The last part of the discussion concerns the participants’ answers to questionnaires and comments regarding the shortcomings in the training. It is due to the complexity of the process and/or the DSS, but it was not perceived in the same way by all the participants. The participants who were not used to working on production cells agreed the shuttles’ actions, though they were enough trained and found the HMI useful. In the experiment protocol, it would have been interesting to test the training level of the participants to improve the training or to adapt the IMS. Flexibility and adaptability are ones of main objectives of Industry 4.0 with a continuous adaptation of the work according to the physical, sensory, and cognitive abilities of the workers. Human factors’ characteristics and models were already studied [e.g., (Grosse et al. 2017; Oborski 2004)] to conduct such an adaptation. Therefore, more training can be provided and an evaluation can be done to control if a requested level is reached. However, another way to proceed would be to use the evaluation, or knowledge an industry has about its employees, to adapt the IMS functioning to human competences. A graduated adaptation could be performed and controlled by defining the levels of automation of the IMS (Dencker et al. 2009; Frohm et al. 2008; Lindström and Winroth 2010; Säfsten, Winroth, and Stahre 2007). However, how to manage the balance between a high level of automation of an IMS and human competences? Industry 4.0 deals with an increase in human competences, but what happens if enough trained and competent workers are not available? Is it possible to compensate lack of human competence with robust and efficient IMS? Nevertheless, in this case, workers might be less competent than the IMS, and so the IMS might have more authority? Is it an ethical possibility, especially if workers are still responsible? The right balance between, ability, authority, and responsibility must be found (Flemisch et al. 2012). Studies carried out on Human–Machine Cooperation, on Shared, Traded, and supervisory control may give some answers to those questions (Flemisch et al. 2019). Moreover, regarding the organizational level, some answers may be given by the study of cooperation between the decisional levels (Pacaux-Lemoine and Flemisch 2018).

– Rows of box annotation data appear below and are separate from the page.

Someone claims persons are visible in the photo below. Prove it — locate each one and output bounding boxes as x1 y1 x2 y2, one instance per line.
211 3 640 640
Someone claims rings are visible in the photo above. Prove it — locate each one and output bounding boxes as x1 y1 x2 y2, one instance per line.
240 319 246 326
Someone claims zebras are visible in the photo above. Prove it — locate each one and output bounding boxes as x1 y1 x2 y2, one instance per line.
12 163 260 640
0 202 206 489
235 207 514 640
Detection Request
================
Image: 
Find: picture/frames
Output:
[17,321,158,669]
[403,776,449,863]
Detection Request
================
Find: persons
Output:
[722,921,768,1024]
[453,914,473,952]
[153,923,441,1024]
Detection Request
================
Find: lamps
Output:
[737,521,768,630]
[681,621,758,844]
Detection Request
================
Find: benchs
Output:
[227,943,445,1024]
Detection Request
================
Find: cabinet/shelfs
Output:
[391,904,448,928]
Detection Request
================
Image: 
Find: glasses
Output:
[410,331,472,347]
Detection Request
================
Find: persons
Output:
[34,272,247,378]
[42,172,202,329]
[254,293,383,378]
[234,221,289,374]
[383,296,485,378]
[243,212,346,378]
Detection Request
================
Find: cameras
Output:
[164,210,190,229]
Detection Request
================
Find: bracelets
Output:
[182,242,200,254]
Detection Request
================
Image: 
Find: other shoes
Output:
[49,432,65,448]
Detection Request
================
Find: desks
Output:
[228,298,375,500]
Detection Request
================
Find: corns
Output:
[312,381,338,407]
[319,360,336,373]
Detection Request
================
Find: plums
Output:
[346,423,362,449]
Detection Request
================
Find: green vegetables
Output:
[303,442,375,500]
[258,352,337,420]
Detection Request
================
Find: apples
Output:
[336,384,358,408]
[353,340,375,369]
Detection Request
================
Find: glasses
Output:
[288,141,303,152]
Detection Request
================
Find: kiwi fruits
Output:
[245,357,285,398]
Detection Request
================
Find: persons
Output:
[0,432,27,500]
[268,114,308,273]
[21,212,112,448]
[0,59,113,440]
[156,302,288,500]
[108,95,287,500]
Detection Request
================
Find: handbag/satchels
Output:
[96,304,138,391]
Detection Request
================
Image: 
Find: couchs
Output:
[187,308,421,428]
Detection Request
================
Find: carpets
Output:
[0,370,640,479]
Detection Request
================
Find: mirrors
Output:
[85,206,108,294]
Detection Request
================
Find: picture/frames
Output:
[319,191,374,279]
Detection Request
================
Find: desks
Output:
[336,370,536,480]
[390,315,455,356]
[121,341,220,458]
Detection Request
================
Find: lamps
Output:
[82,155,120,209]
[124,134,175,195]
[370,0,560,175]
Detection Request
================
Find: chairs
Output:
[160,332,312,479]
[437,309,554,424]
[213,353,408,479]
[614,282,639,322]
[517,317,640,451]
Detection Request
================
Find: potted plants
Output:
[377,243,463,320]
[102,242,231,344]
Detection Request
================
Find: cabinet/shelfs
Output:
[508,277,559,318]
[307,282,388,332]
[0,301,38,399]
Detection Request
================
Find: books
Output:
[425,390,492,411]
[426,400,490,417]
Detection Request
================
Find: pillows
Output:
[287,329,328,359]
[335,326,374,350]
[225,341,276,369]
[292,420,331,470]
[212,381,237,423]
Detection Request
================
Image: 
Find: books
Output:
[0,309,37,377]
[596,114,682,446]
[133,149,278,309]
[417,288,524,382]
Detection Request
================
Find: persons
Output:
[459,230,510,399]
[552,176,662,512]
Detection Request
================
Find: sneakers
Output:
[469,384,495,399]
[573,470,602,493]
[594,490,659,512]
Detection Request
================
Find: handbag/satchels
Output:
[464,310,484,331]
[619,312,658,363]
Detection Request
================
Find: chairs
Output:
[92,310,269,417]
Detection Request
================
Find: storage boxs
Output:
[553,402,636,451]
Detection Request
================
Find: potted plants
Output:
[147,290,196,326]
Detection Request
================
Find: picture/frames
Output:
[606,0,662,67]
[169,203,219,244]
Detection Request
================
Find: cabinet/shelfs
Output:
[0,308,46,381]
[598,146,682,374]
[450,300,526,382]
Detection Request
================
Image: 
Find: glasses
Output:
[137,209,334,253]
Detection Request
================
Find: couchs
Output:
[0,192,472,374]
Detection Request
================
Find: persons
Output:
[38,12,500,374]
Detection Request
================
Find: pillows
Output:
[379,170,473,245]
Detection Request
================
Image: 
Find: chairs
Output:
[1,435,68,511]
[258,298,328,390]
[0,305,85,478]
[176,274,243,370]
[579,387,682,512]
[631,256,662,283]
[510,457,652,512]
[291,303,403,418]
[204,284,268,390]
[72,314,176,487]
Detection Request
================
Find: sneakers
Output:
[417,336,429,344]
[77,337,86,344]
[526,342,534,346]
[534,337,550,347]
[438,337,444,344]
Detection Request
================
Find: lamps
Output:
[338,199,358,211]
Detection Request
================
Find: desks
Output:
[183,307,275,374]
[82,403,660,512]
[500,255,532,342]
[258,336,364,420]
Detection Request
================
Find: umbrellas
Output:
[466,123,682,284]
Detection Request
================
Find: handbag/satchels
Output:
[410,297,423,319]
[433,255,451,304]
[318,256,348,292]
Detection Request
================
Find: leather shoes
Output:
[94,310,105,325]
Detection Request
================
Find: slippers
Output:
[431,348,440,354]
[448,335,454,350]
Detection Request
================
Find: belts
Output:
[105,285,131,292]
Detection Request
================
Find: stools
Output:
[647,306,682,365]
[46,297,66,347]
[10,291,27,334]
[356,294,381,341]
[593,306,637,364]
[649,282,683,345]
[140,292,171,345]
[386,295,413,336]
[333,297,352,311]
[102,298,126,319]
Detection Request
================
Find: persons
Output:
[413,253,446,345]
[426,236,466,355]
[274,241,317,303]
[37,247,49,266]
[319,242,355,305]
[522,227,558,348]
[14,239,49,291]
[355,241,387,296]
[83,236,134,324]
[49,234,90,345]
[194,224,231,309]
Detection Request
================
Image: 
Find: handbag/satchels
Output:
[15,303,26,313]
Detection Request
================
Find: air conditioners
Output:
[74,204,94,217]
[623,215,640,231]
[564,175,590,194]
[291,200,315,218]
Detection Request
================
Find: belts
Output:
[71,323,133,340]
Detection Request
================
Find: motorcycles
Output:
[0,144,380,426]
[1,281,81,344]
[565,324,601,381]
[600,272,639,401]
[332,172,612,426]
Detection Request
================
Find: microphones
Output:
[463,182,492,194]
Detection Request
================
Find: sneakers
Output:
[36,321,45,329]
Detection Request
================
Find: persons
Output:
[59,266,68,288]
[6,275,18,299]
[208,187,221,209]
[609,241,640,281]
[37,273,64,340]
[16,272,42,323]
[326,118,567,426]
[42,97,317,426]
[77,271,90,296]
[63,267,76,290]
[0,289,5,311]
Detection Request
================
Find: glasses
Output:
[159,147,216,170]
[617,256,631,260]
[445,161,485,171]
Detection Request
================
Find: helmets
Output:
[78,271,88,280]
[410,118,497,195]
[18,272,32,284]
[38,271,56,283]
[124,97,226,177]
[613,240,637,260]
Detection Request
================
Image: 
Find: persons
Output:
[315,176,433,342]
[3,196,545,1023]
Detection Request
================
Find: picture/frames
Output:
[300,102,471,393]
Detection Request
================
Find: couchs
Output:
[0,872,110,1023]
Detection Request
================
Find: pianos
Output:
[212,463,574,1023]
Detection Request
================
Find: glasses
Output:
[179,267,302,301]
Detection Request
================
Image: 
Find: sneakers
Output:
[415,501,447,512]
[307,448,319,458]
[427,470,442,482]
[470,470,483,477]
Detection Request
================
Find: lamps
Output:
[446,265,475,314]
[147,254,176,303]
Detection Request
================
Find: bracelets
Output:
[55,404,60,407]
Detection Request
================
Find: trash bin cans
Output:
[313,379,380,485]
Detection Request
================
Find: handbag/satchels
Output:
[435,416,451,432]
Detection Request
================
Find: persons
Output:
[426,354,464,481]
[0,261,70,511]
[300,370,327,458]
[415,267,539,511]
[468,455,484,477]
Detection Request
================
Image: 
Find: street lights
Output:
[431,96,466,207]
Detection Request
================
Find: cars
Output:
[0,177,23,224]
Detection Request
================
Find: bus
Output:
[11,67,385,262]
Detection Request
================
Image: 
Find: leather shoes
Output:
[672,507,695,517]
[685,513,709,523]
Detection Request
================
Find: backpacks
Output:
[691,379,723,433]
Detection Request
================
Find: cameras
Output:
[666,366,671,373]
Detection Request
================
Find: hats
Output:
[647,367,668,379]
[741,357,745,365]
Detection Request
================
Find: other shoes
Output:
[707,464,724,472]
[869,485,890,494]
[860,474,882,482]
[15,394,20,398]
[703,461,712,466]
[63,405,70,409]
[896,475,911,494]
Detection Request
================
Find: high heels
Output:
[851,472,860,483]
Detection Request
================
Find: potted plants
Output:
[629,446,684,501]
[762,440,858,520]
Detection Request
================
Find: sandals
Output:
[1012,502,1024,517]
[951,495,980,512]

6 Conclusion and perspective

This paper evaluated the Cognitive Work Analysis methodology, and its applicability when designing an assistance system to support Human in the control of Intelligent Manufacturing System in Industry 4.0. The evaluation of the methodology through the one of the Designed Support System was done using a micro-world, an intelligent manufacturing system composed of intelligent mobile ground robots, products, and static production robots interacting together and with a human supervisor in charge of the reaching of several time-based and energy-based performances indicators. Twenty-three participants took part in experiments to evaluate the DSS and the interactions between the human supervisor and the technical agents. In the current state of the analysis, the scope of the evaluation of the DSS usefulness is reduced and other analyses will be deepened soon. However, several interesting comments and results from answers to questionnaires put forward the need to increase the autonomy of the technical agents of the operational level. The participants require more cooperation between those agents.

This result points the methodological aspects out. Indeed, even if the Cognitive Work Analysis would have deepened the analysis of the strategies for task allocation, this method could benefit from the method initiated by the Human–Machine Cooperation approach. The continuation of our work will include studies of the possible combination of both methods, as well as further experiment to strengthen our results and refine the system used as demonstrator.